- Genre: Children's television series
- Created by: Posie Graeme-Evans
- Written by: Greg Haddrick; Maureen Ann Moran; Chris Roache; Alister Webb;
- Directed by: Karl Zwicky
- Starring: Rebecca Smart Clayton Williamson Peter Fisher Anne Tenney Abigail Dennis Miller Damon Herriman Vanessa Collier
- Theme music composer: Chris Harriott; Dennis Watkins;
- Opening theme: "Help Me Through The World" by Andrew Cam and Nadine Weinberger
- Ending theme: "Help Me Through The World" (instrumental)
- Composer: Chris Harriott
- No. of series: 1
- No. of episodes: 12

Production
- Executive producer: Errol Sullivan
- Producers: Posie Graeme-Evans; Errol Sullivan;
- Editor: John Cameron
- Running time: 25 minutes
- Production company: Southern Star Group

Original release
- Network: Nine Network
- Release: 11 June – 26 June 1990

= Elly & Jools =

Australian children's television series

Elly & Jools is an Australian children's television series that originally aired on the Nine Network in 1990.

It starred Rebecca Smart as Elinor "Elly" Lockett and Clayton Williamson as Julian "Jools" Trevaller. It also featured Abigail, Anne Tenney, Peter Fisher, Dennis Miller, Damon Herriman and Vanessa Collier.

==Cast==
- Rebecca Smart as Elinor "Elly" Lockett
- Clayton Williamson as Julian "Jools" Trevaller
- Abigail as Dulcie Dickson
- Anne Tenney as Anna Trevaller
- Peter Fisher as David Trevaller
- Dennis Miller as Feral O'Farrell
- Damon Herriman as Liam O'Farrell
- Vanessa Collier as Bridget O'Farrell
- Albert Moran
- Willie Fennell as Cec
- Bob Baines as Sergeant Digges

==Plot synopsis==
The Trevaller family move from the city to a new house in a small country town called Waterloo Creek. The house they move into is haunted by the ghost of a young girl named Elinor "Elly" Lockett who died in the 19th century. Elly befriends the Julian "Jools" Trevaller, who tries to help solve the mystery of her death.

In the final episode it is revealed that Elly died in a tragic accident and stayed in the world of the living in order to clear the name of the man suspected of her murder. Having achieved peace, she passes to the afterlife and is reunited with her loving family whilst Jools meets Eloise, a living girl identical to Elly who is perceived either as her reincarnation or as a sign to him that the world is full of human girls just like her.

==Production==
Filming of Elly and Jools commenced in July 1989. Rebecca Smart's casting announced shortly after the commencement of filming.
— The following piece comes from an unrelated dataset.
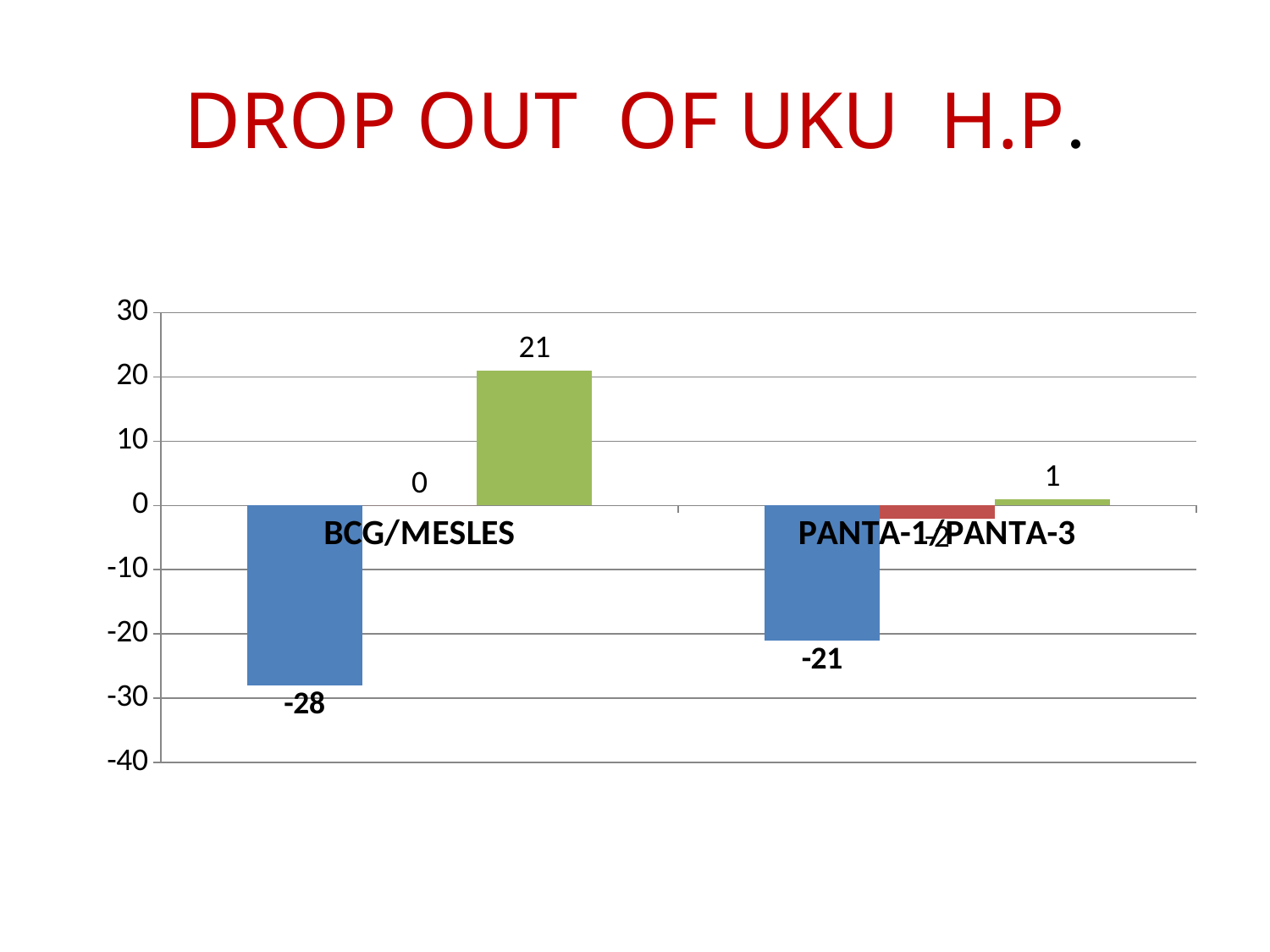
What is the value of the blue bar for BCG/MESLES? -28 What is the value of the green bar for BCG/MESLES? 21 What is the value of the red bar for BCG/MESLES? 0 What is the value of the green bar for PANTA-1/PANTA-3? 1 Which bar has the highest value on the chart? The green bar for BCG/MESLES (21) What is the title of the slide? DROP OUT OF UKU H.P. Which bar has the lowest value on the chart? The blue bar for BCG/MESLES (-28) Which is larger, the blue bar for BCG/MESLES or the blue bar for PANTA-1/PANTA-3? PANTA-1/PANTA-3 What is the value of the blue bar for PANTA-1/PANTA-3? -21 What type of chart is shown on the slide? Bar chart How many categories are shown on the x axis? 2 What is the difference between the green bar values for BCG/MESLES and PANTA-1/PANTA-3? 20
The show was filmed at Peninsula House in Windsor, New South Wales and at the Australiana Pioneer Village in Wilberforce.

The dog which appeared in the series also played the dingo in the Meryl Streep and Sam Neill film, A Cry in the Dark.

==Home media==
In 1991, the twelve 30-minute episodes were condensed into one three-hour video distributed by CIC Video.

==Reception==
Elly and Jools received positive reviews from television critics.

The Sydney Morning Heralds Jon Casimir praised the show describing it as a "pleasure to watch" due to Karl Zwicky's inventive direction, an up-tempo soundtrack from Chris Harriott, the "sterling work" of the actors and also because of "an all-pervasive sense of fun" and "an unabashed enthusiasm." Casimir also wrote: "...what Elly and Jools has to say about life is every bit as pertinent if not more so, than anything you could learn from Ramsay Street or Summer Bay."

While discussing Australian children's television which had been produced during the year of 1990, Margaret Geddes from The Age described Elly and Jools as "another gem made locally" and a "delightfully gentle romantic comedy."